*** Given records ***

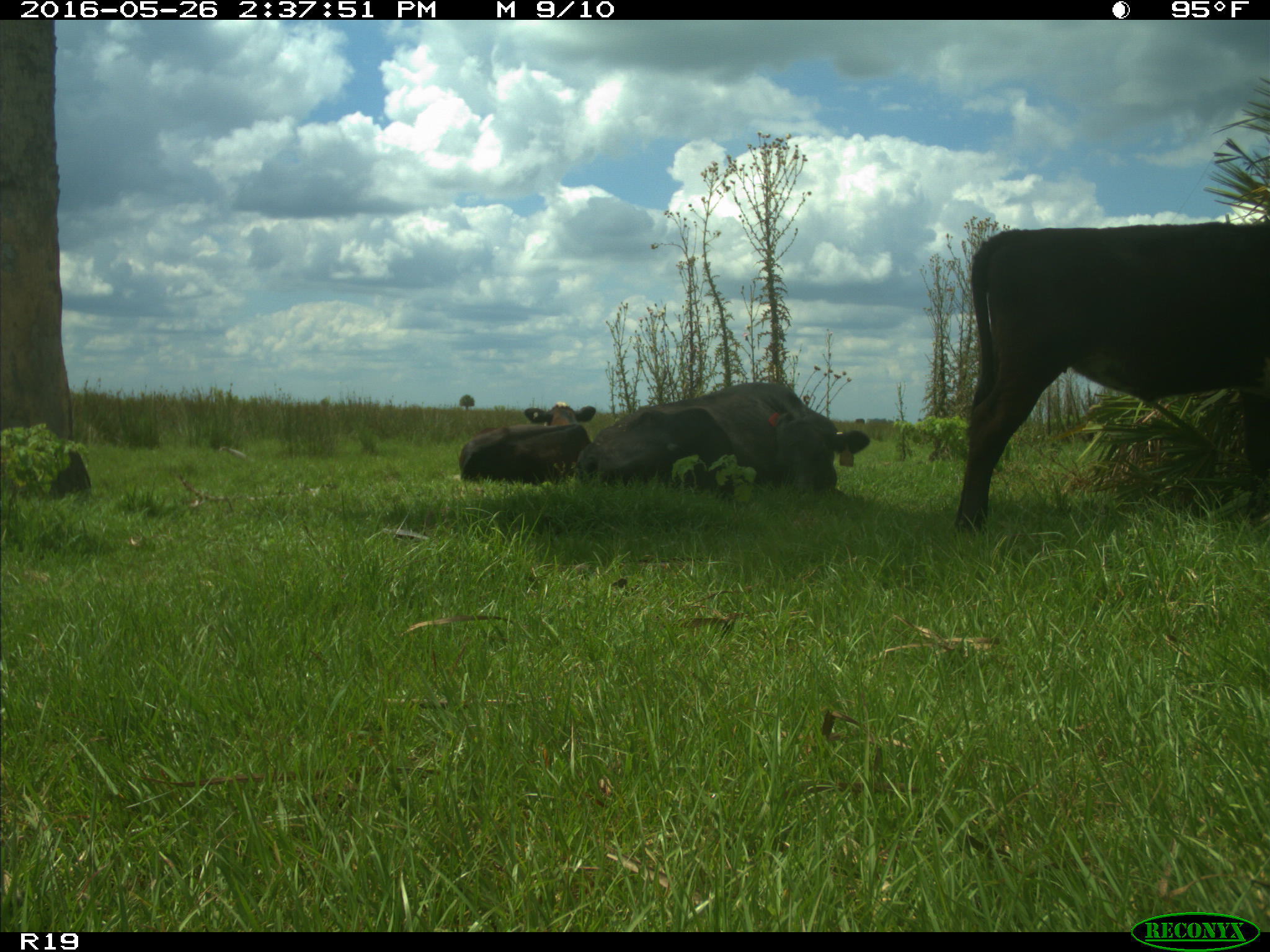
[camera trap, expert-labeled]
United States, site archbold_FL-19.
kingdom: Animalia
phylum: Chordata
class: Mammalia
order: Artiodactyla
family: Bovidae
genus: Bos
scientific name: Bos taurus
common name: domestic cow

*** End of Given records ***
*** Given records ***

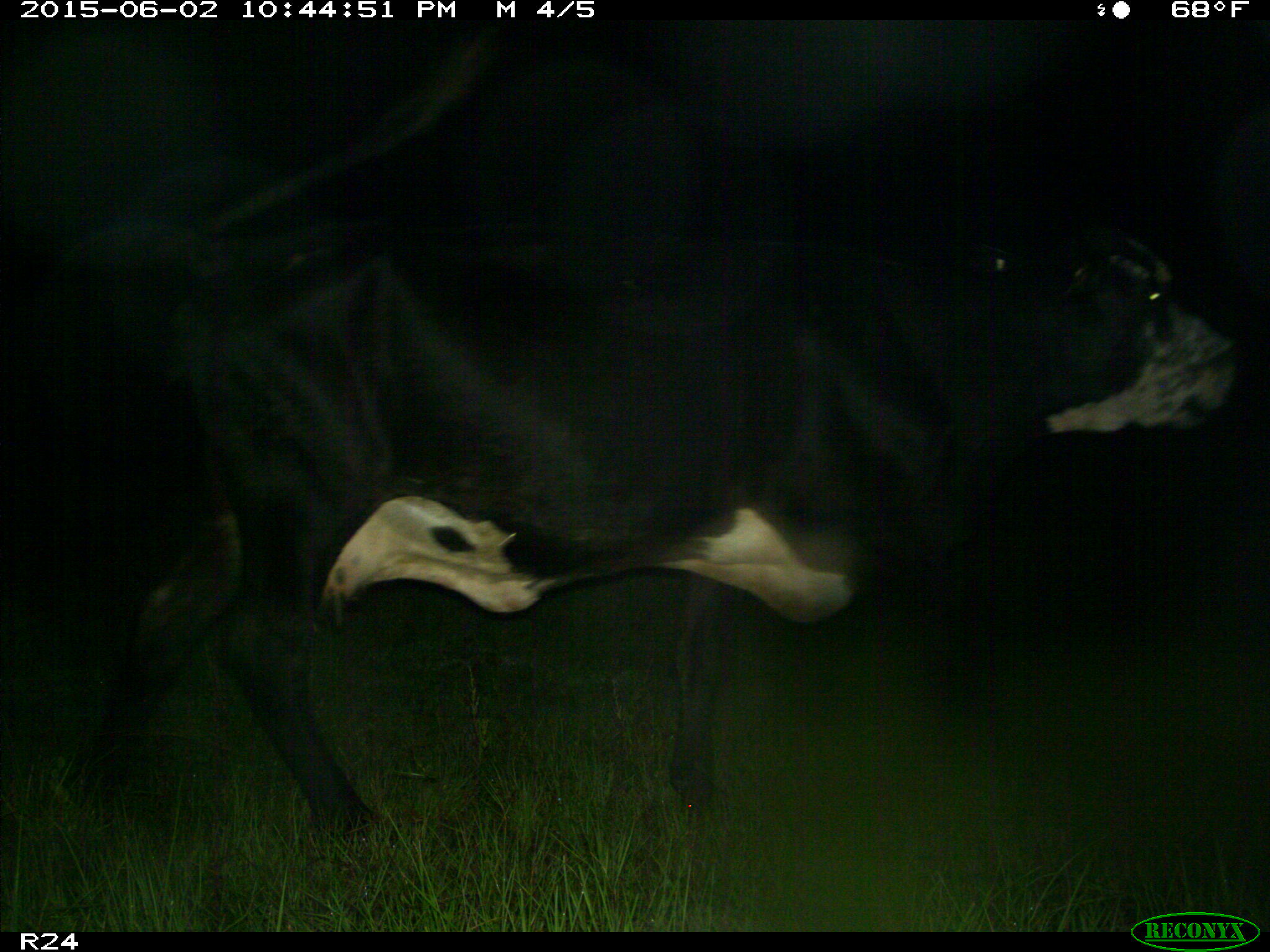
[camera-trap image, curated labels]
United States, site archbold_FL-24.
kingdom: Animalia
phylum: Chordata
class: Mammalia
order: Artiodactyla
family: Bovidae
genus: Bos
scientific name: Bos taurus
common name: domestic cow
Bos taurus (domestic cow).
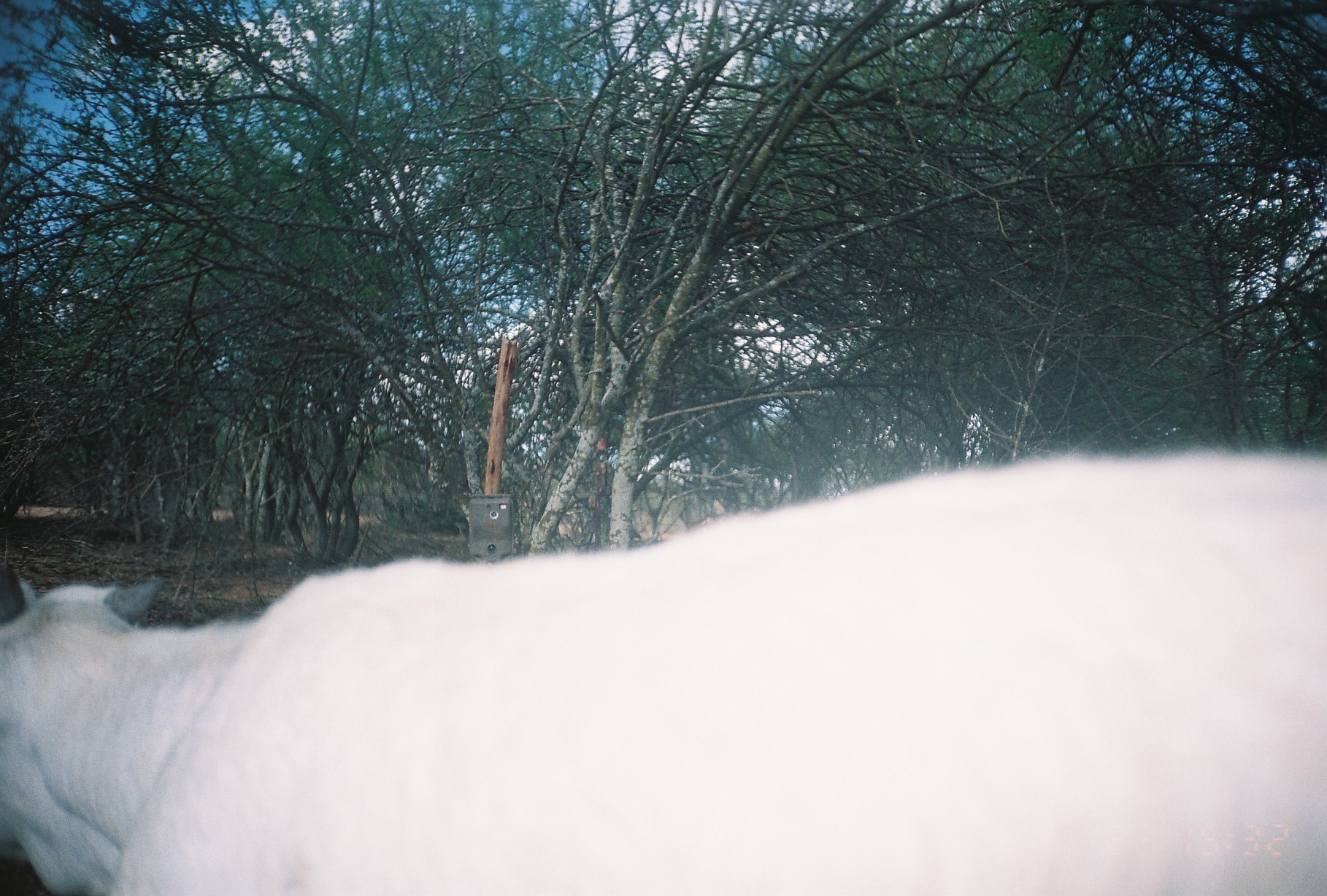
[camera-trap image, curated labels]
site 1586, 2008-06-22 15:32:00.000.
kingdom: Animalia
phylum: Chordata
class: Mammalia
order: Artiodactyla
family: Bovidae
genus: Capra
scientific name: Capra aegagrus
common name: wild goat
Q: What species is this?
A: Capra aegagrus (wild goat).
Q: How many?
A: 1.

*** End of Given records ***

- [Task objective] For each line in the records that contains the word "States", make a copy.

- [Response area]
United States, site archbold_FL-19.
United States, site archbold_FL-24.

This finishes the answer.